#### DOCUMENT EXTRACT
There is a sense that any form of comparative analysis is to be welcomed irrespective of its scope or its conclusions because context has been so sorely lacking in Irish history. However, the claims that this book examines the civil war in a comparative context are to some extent quite disappointing. The Irish civil war may prove to be the particularly specific conflict which Kissane considers it to be, but there is a sense in which it is difficult to make that conclusion based on the type of comparison engaged in here. The Irish civil war may not fulfil specified criteria which have been carefully and decorously divined by theorists of colonialism, post-colonialism and all that comes between, but there has to be a little more to the whole process of comparative history other than the extent to which the conflict fits or does not fit Melvin Small's criteria of conflict as set out in Resort to Arms (p. 17). (3) Lustick's notions of post-colonial hegemony are all very well, Fanon's theories are even better, but at no point does the use of their insights provoke the author to ask questions such as why the Irish conflict was so much less violent than so many of the conflicts briefly alluded to. The points of comparison may not hold to their ultimate conclusion, the Irish civil war may fail to tick enough of the required boxes to be considered a full-blown, bona fide post-secession civil war, but surely there is much more to be gained from comparative analysis than the limited conclusions made in a little over eight pages in chapter 2.
The discussion of the war in the context of Ireland's relationship with the British Empire also lacks any real consideration of the most fundamental factor from the British point of view – Ireland's propinquity. The new state's loyalties and their implications for British security are as important, if not more so, than any consideration of Britain's 'colonial relationships' and whether they were 'more deep-rooted in Ireland than in the Third World' (p. 21). 'Deviance from the wider colonial pattern' is all very well, but there is a lot to be said for acknowledging the sheer force of proximity on the British mindset, particularly in the wake of the Great War (p. 21). It also might explain why the oath was as crucial to the British government as it was to either side in the conflict that followed the Treaty in Ireland.

#### WRITTEN EXERCISE 1
In the review of the Irish civil war book, what is named as the most fundamental factor from the British point of view?
#### WRITTEN EXERCISE 2
Do these statements agree with the review above? (a) The comparative conclusions in chapter 2 take up a little over eight pages. (b) The reviewer ranks Lustick's notions above Fanon's theories. (c) The oath mattered less to the British government than to either side in Ireland.

#### RECORDS SUPPLIED
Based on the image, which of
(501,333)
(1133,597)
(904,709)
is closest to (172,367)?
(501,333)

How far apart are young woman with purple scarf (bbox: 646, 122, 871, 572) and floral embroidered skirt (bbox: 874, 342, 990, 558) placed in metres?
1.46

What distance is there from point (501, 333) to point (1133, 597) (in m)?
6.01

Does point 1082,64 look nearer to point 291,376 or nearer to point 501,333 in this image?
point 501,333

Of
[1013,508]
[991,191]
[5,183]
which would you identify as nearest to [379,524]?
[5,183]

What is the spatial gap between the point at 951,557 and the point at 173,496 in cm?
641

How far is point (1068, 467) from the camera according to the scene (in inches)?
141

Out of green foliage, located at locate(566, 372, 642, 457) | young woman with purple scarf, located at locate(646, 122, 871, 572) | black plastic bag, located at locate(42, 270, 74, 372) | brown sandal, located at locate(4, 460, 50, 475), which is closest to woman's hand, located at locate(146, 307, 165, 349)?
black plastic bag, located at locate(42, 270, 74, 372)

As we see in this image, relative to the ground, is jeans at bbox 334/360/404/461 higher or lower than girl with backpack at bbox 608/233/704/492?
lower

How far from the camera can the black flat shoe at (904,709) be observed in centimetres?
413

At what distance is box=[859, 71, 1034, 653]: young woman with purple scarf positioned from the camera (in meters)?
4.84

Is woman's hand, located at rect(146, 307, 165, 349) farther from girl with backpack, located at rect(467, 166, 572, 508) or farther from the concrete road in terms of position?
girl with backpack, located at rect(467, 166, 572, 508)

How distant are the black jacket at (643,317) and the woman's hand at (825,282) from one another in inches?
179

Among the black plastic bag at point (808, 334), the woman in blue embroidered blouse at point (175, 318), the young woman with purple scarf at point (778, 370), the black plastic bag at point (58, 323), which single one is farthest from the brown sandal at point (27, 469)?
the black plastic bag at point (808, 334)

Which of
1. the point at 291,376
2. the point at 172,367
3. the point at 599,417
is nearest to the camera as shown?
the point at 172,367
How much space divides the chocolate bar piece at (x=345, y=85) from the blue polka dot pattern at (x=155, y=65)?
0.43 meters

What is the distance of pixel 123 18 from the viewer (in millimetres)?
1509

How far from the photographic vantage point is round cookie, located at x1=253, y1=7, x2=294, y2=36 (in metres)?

#### TASK ANSWER 1
Ireland's propinquity, meaning its proximity to Britain.

#### TASK ANSWER 2
(a) Yes: "the limited conclusions made in a little over eight pages in chapter 2."
(b) No: "Lustick's notions of post-colonial hegemony are all very well, Fanon's theories are even better"
(c) No: "the oath was as crucial to the British government as it was to either side in the conflict"